When I was writing to the Abuse department, I explained this, and asked if the files mt-comment.cgi and mt-tb.cgi were the problem. They weren’t. Server resources were being stretched to the limit by mt-search.cgi, and I suspect the spammers are to blame.
Earlier, I had noticed what looked like spambot activity on mt-search.cgi, with someone or something querying with surprising regularity entries bearing text that was obviously a spam comment. At the time, I was baffled why the spambots would want to search mt-search; were they seeing if their acts of vandalism was getting through? But when I asked this question to the community of Movable Type developers, I got this response:
The key thing to understand here is that spambots are often “brute-force” in nature. Meaning, they will often post any form they can find of the web, whether it a comment, guestbook, contact, order, or search form, etc. The important thing to note is that the mt-search form is not being “targeted” — these spambots are going after every form they can find - and then often find the mt-search form. This can cause HUGE problems for larger MT installations, because of the poor performance of mt-search.cgi against larger databases.
Bottom line, while we like to call it “blog spam” or “comment spam”, a better name for it is “form spam”.
Well, there you have it. And with mt-search.cgi taking up more resources than a typical request to mt-comment.cgi or mt-tb.cgi, you have the makings of a denial of service attack. I immediately disabled mt-search.cgi (which has resulted in no loss of functionality within the Movable Type system) and looked for a replacement. A number of individuals have suggested Fastsearch, which is a Movable Type plugin that is remarkably fast and efficient in delivering search results, but in the end I went for Google. I’ve decided, in this area, I want to reduce the load on my server, and outsourcing the internal search engine is an effective way of doing this. Google’s results are also fast and efficient, and I’ve heard no complaints from my users, yet.

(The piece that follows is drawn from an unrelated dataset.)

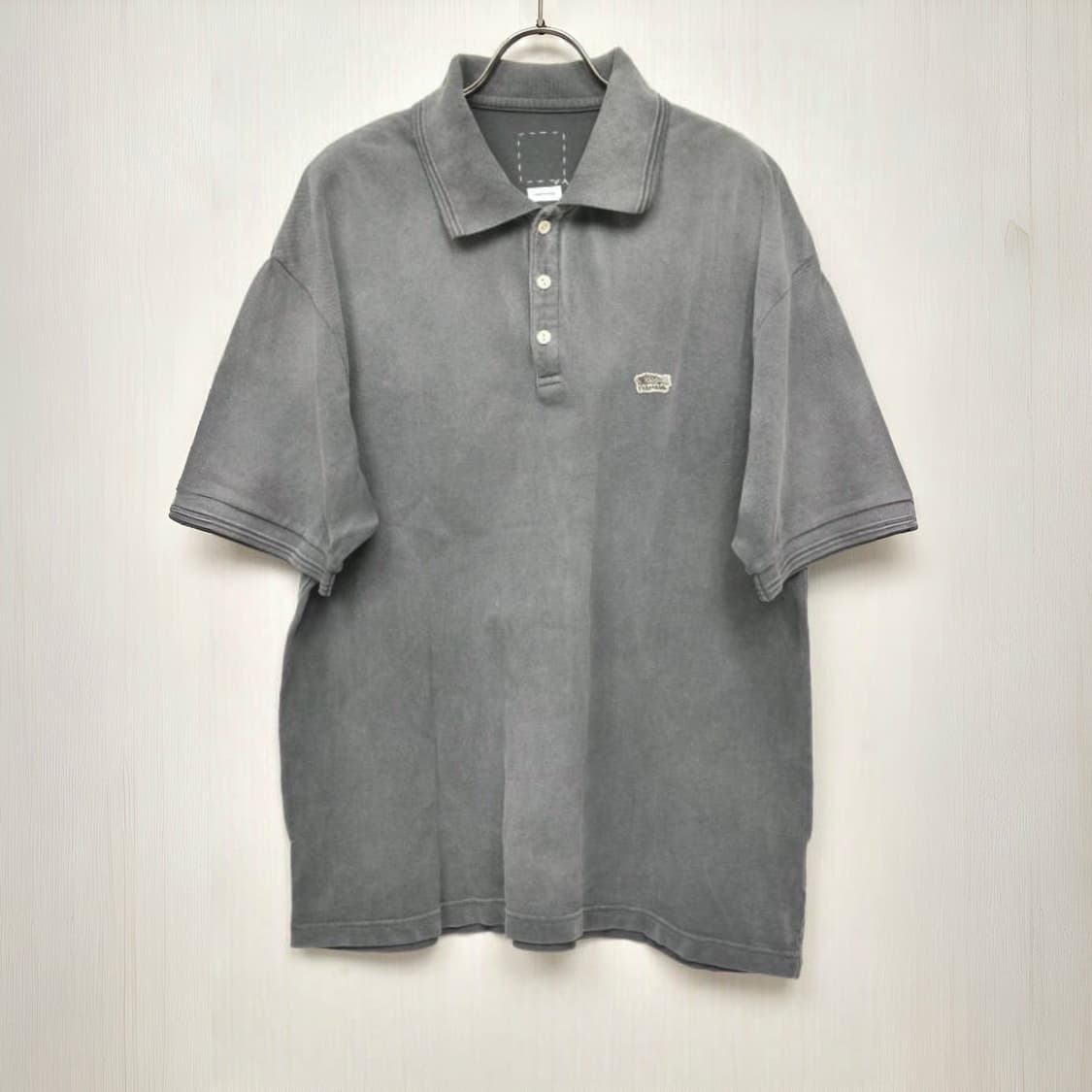 22ss JUMBO WELLER S/S DMGD 상품이미지1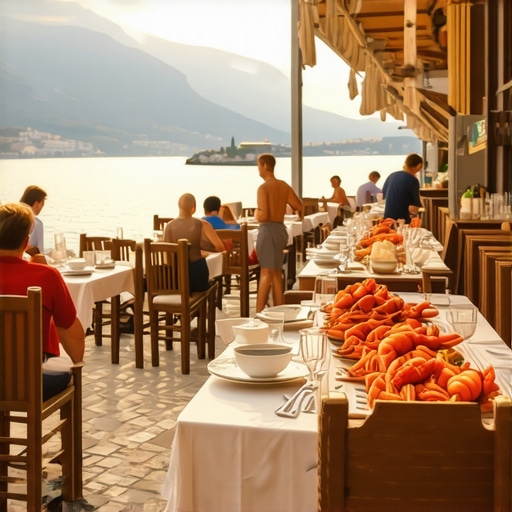 Kotor 2026: Restorani sa morskim plodovima koje hvale lokalci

Still, it is rather irksome, isn’t it, that these spamming individuals have nothing better to do but attempt to vandalize websites, and drown out legitimate activities on the Internet. Already, the majority of e-mail on our system is spam; the image spam is proving difficult for our filters to recognize. We’ve already lost Usenet to this scourge; trackbacks are next to useless because of spam, and now we have to take all of these precautions to ensure that people can comment on our blogs. Why do these people have to ruin things for the rest of us?